The czar also demanded I use the past tense. I thought present commanded more immediacy, especially in the moments after the father left. I begged, I pleaded. He looked at me as if I were nuts. The past tense, he said, allowed my purely fictional narrator to reflect on the world, older, wiser. A trope as tired as tea in Turkey. But I wasn't a wise, older narrator. I was a college student who played his life over and over like a tired tape. I wanted to feel that pain, that sense of something having run my sister and me down. I wanted to be in the home again, the two of us waiting for someone to come, to rescue us. I needed to feel all that, to combat it, to dissect it myself. I needed to be there when my sister and I decided to run off when we burned our father's collection of Hemingway, which he'd left behind, inexplicably.
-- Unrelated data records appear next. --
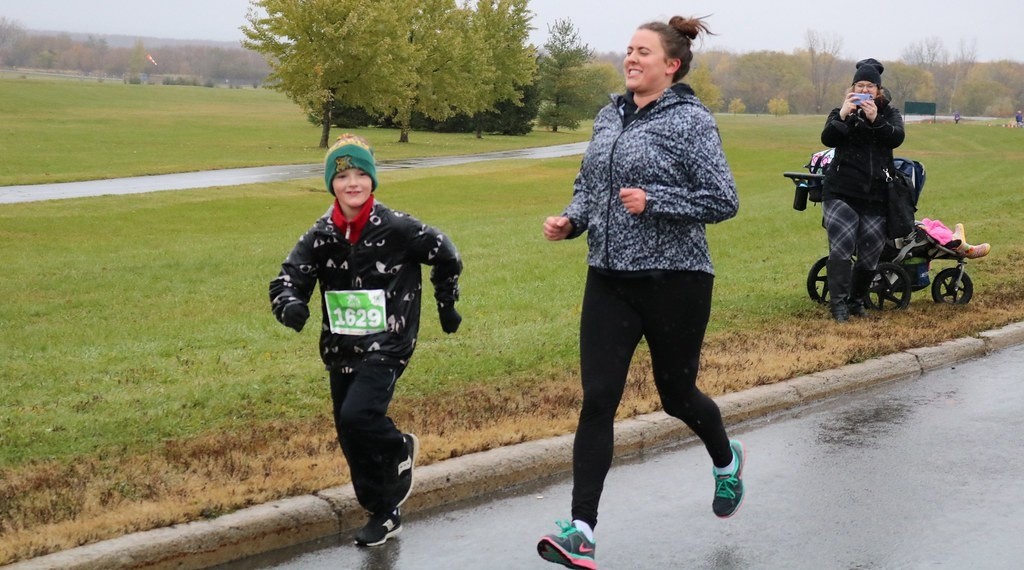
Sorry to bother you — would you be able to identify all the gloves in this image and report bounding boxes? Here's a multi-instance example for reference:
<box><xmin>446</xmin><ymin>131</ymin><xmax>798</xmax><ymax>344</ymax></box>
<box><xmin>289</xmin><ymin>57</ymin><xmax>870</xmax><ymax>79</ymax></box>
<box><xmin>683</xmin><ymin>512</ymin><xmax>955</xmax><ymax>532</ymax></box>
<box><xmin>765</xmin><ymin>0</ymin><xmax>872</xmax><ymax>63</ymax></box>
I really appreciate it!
<box><xmin>438</xmin><ymin>309</ymin><xmax>461</xmax><ymax>333</ymax></box>
<box><xmin>284</xmin><ymin>304</ymin><xmax>310</xmax><ymax>333</ymax></box>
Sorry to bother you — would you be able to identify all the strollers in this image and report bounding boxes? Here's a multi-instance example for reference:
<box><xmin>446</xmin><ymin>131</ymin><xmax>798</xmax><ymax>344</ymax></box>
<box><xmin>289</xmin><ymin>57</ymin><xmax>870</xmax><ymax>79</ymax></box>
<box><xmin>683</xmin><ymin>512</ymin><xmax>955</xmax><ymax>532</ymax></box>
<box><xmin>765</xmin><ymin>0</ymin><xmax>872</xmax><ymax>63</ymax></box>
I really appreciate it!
<box><xmin>784</xmin><ymin>148</ymin><xmax>973</xmax><ymax>312</ymax></box>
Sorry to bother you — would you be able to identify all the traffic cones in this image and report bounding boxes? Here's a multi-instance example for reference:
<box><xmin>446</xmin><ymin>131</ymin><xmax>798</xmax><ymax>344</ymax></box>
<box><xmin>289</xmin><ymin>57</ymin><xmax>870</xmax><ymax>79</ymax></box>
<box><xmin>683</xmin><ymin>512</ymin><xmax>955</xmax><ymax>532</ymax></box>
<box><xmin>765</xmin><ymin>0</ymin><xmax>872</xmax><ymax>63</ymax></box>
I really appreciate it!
<box><xmin>1002</xmin><ymin>124</ymin><xmax>1018</xmax><ymax>128</ymax></box>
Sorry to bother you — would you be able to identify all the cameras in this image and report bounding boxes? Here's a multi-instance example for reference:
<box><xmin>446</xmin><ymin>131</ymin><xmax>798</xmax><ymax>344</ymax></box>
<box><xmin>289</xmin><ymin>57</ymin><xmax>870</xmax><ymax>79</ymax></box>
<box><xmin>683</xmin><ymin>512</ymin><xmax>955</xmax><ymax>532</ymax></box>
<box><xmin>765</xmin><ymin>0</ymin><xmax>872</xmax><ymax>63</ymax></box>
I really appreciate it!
<box><xmin>850</xmin><ymin>93</ymin><xmax>875</xmax><ymax>105</ymax></box>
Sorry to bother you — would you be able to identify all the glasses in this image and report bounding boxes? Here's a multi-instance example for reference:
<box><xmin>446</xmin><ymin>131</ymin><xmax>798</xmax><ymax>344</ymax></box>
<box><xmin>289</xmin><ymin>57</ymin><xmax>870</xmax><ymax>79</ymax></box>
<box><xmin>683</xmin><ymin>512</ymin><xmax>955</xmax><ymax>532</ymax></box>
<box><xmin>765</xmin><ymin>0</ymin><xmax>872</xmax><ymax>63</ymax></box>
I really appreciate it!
<box><xmin>853</xmin><ymin>82</ymin><xmax>876</xmax><ymax>89</ymax></box>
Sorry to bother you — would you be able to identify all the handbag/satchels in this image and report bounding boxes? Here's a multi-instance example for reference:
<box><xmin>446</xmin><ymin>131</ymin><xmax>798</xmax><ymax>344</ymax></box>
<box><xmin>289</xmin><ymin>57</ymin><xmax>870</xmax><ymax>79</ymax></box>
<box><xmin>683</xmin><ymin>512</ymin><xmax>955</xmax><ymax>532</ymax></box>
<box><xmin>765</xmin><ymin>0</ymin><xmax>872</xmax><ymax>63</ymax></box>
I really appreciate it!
<box><xmin>883</xmin><ymin>169</ymin><xmax>917</xmax><ymax>238</ymax></box>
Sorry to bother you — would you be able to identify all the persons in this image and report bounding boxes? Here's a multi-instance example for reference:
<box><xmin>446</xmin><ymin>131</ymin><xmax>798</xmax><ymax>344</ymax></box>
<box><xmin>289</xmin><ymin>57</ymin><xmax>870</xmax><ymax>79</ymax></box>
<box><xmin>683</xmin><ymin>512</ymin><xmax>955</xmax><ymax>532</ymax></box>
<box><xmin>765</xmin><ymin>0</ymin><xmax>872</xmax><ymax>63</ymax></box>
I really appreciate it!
<box><xmin>821</xmin><ymin>58</ymin><xmax>905</xmax><ymax>323</ymax></box>
<box><xmin>1015</xmin><ymin>111</ymin><xmax>1022</xmax><ymax>122</ymax></box>
<box><xmin>921</xmin><ymin>218</ymin><xmax>991</xmax><ymax>259</ymax></box>
<box><xmin>955</xmin><ymin>111</ymin><xmax>960</xmax><ymax>124</ymax></box>
<box><xmin>536</xmin><ymin>17</ymin><xmax>747</xmax><ymax>570</ymax></box>
<box><xmin>269</xmin><ymin>133</ymin><xmax>463</xmax><ymax>546</ymax></box>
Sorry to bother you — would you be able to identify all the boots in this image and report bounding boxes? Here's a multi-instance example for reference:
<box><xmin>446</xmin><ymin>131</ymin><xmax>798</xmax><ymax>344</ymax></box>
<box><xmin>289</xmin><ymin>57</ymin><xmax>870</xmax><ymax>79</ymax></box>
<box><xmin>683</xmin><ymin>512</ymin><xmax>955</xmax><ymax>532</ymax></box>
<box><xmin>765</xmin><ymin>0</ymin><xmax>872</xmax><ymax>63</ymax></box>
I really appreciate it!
<box><xmin>952</xmin><ymin>223</ymin><xmax>966</xmax><ymax>243</ymax></box>
<box><xmin>851</xmin><ymin>267</ymin><xmax>869</xmax><ymax>317</ymax></box>
<box><xmin>952</xmin><ymin>241</ymin><xmax>990</xmax><ymax>259</ymax></box>
<box><xmin>826</xmin><ymin>259</ymin><xmax>852</xmax><ymax>321</ymax></box>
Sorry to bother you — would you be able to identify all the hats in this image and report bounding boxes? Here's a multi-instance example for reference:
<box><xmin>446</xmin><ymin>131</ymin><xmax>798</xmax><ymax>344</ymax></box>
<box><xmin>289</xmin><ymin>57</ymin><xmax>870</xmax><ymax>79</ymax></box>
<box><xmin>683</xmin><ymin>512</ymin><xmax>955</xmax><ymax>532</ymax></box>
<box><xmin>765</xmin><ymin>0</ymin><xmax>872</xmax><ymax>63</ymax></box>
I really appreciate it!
<box><xmin>851</xmin><ymin>58</ymin><xmax>883</xmax><ymax>90</ymax></box>
<box><xmin>324</xmin><ymin>133</ymin><xmax>378</xmax><ymax>197</ymax></box>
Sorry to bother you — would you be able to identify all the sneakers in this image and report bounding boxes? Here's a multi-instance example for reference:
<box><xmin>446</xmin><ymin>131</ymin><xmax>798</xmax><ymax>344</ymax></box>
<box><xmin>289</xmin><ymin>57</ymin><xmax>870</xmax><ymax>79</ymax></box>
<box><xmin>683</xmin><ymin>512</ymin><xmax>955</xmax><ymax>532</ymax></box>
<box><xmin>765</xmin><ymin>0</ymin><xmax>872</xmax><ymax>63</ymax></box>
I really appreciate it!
<box><xmin>387</xmin><ymin>433</ymin><xmax>418</xmax><ymax>508</ymax></box>
<box><xmin>537</xmin><ymin>519</ymin><xmax>597</xmax><ymax>570</ymax></box>
<box><xmin>712</xmin><ymin>437</ymin><xmax>746</xmax><ymax>518</ymax></box>
<box><xmin>353</xmin><ymin>512</ymin><xmax>403</xmax><ymax>547</ymax></box>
I stuck with present tense; the czar threatened to fail me. Fail me, I said. He kept dissecting the story as if his ego were under assault. The ending, in particular, enraged him, agitated him, to be more precise. The flashforwards to the narrator in college were cheap, he said. More interiority was needed where the siblings were concerned. He wanted to know more about what happened after the siblings up and left. He wanted scenes from the road. Sometimes, I argued, less is more. There were a few lines here and there about their path. Surely that conveyed just as much as the things left unsaid. And that included drowning images of my weary sister, working low-end jobs as ticket-taker and secretary. A sister who put her faith in me, in my writing, who gave so much, but to whom I could give nothing in return. I didn't want the czar to read this, to see the narrator's ultimate failure. An inability to reclaim things, to take back some power for the orphaned siblings. The czar demanded that I say more and more until I felt the tears rise, gave way.

I finally told the czar it was all autobiographical. He was stunned. But I felt a kind of power, a sort of ferocity, at my father, my mother, the people who left. I felt an anger, a bewilderment, and a whirl of pity for my father, lost in his love for my mother. I felt a tender love for my sister, and I felt an abiding bewilderment towards the world. I lashed, I lunged at the world. I felt like I was playing chicken with a train, a train full of rules.
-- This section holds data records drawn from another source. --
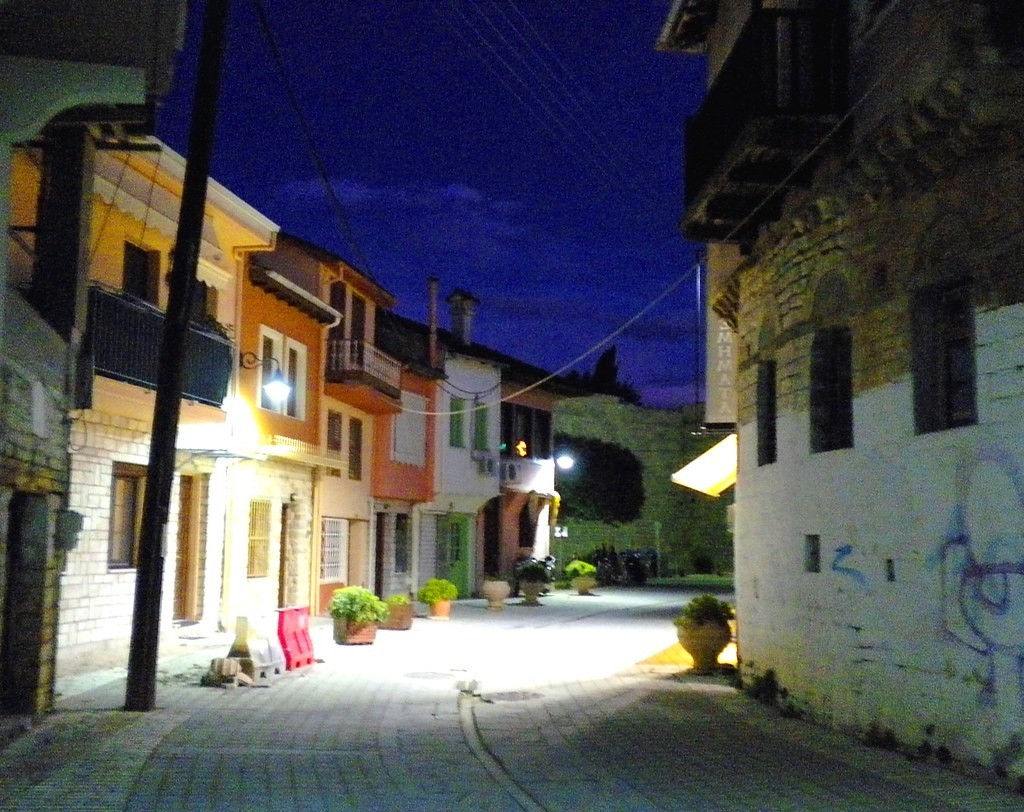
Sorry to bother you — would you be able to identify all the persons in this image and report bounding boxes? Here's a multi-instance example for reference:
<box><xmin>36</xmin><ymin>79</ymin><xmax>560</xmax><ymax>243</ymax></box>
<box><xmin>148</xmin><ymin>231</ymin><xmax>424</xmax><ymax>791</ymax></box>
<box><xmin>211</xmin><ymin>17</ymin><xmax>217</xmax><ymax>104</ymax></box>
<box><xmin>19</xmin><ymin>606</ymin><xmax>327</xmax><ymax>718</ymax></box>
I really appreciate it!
<box><xmin>593</xmin><ymin>543</ymin><xmax>621</xmax><ymax>580</ymax></box>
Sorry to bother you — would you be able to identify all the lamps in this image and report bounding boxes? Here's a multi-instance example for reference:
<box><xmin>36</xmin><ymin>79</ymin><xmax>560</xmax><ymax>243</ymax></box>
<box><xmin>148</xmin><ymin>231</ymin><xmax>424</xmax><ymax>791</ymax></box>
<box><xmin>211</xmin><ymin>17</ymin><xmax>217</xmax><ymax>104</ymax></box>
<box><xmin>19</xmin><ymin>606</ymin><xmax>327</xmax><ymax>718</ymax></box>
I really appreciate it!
<box><xmin>239</xmin><ymin>351</ymin><xmax>294</xmax><ymax>411</ymax></box>
<box><xmin>552</xmin><ymin>443</ymin><xmax>574</xmax><ymax>470</ymax></box>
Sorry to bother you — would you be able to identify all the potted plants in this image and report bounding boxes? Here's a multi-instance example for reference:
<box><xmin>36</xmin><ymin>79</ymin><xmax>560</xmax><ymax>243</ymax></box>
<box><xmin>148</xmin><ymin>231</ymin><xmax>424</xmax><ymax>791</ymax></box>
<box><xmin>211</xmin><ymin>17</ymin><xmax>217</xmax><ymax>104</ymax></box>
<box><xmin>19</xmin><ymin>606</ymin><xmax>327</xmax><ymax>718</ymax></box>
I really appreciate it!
<box><xmin>480</xmin><ymin>573</ymin><xmax>518</xmax><ymax>610</ymax></box>
<box><xmin>564</xmin><ymin>560</ymin><xmax>602</xmax><ymax>595</ymax></box>
<box><xmin>673</xmin><ymin>593</ymin><xmax>736</xmax><ymax>674</ymax></box>
<box><xmin>327</xmin><ymin>585</ymin><xmax>391</xmax><ymax>646</ymax></box>
<box><xmin>377</xmin><ymin>594</ymin><xmax>413</xmax><ymax>631</ymax></box>
<box><xmin>419</xmin><ymin>577</ymin><xmax>460</xmax><ymax>619</ymax></box>
<box><xmin>514</xmin><ymin>563</ymin><xmax>549</xmax><ymax>602</ymax></box>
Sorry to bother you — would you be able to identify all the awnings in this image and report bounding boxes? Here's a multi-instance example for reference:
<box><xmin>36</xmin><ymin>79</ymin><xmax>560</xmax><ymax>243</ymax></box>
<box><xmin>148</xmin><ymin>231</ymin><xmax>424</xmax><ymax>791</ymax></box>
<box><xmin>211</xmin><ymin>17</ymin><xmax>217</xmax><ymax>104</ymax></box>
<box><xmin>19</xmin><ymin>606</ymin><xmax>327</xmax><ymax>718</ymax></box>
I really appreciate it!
<box><xmin>670</xmin><ymin>434</ymin><xmax>737</xmax><ymax>498</ymax></box>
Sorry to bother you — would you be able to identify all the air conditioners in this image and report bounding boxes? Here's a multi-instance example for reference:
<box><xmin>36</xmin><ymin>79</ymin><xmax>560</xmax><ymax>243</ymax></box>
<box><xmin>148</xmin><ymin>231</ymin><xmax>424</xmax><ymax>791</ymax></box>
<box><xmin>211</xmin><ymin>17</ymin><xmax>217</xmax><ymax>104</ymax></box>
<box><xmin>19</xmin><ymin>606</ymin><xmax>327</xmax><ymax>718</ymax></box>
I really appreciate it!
<box><xmin>481</xmin><ymin>458</ymin><xmax>498</xmax><ymax>475</ymax></box>
<box><xmin>502</xmin><ymin>462</ymin><xmax>523</xmax><ymax>485</ymax></box>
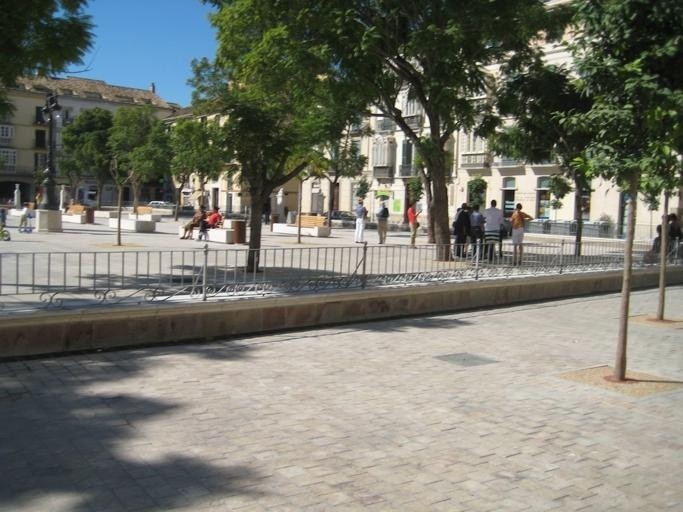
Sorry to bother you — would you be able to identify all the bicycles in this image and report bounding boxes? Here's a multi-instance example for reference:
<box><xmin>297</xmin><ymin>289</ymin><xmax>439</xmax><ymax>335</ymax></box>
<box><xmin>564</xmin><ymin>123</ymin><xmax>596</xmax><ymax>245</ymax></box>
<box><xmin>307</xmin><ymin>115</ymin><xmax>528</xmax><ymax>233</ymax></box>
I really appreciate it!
<box><xmin>0</xmin><ymin>222</ymin><xmax>10</xmax><ymax>241</ymax></box>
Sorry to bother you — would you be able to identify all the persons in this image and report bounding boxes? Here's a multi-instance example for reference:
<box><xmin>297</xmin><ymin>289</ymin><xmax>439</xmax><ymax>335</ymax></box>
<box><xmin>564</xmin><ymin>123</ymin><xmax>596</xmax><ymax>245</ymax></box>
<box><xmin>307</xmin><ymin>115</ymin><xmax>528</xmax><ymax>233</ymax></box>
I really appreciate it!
<box><xmin>407</xmin><ymin>201</ymin><xmax>422</xmax><ymax>249</ymax></box>
<box><xmin>653</xmin><ymin>214</ymin><xmax>683</xmax><ymax>254</ymax></box>
<box><xmin>180</xmin><ymin>205</ymin><xmax>221</xmax><ymax>241</ymax></box>
<box><xmin>375</xmin><ymin>202</ymin><xmax>388</xmax><ymax>244</ymax></box>
<box><xmin>509</xmin><ymin>204</ymin><xmax>534</xmax><ymax>266</ymax></box>
<box><xmin>0</xmin><ymin>209</ymin><xmax>6</xmax><ymax>232</ymax></box>
<box><xmin>354</xmin><ymin>198</ymin><xmax>367</xmax><ymax>243</ymax></box>
<box><xmin>18</xmin><ymin>204</ymin><xmax>29</xmax><ymax>233</ymax></box>
<box><xmin>485</xmin><ymin>199</ymin><xmax>503</xmax><ymax>258</ymax></box>
<box><xmin>453</xmin><ymin>203</ymin><xmax>484</xmax><ymax>259</ymax></box>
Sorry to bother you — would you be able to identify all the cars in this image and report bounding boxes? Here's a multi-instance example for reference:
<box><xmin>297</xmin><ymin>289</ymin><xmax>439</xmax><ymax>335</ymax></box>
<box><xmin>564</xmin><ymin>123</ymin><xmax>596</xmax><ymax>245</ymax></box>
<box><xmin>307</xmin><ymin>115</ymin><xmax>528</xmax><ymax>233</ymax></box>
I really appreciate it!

In the end, I started the story with the happy times. The flash fiction czar was overthrown by a revolution shortly thereafter. Or to be less Romantic, he had a sexual liaison with a teenage girl. I prefer revolution.

I kept that story. I held onto those moments, the early moments of the story. My sister's smile, my father's laugh. I held onto those moments, no matter how the subsequent czars tried to rearrange the story. In the end, once upon a time there was a happy family, to the dismay of a czar behind a typewriter. And the family lived unhappily ever after. Everyone got screwed and the son wrote a story. The czar would appreciate that.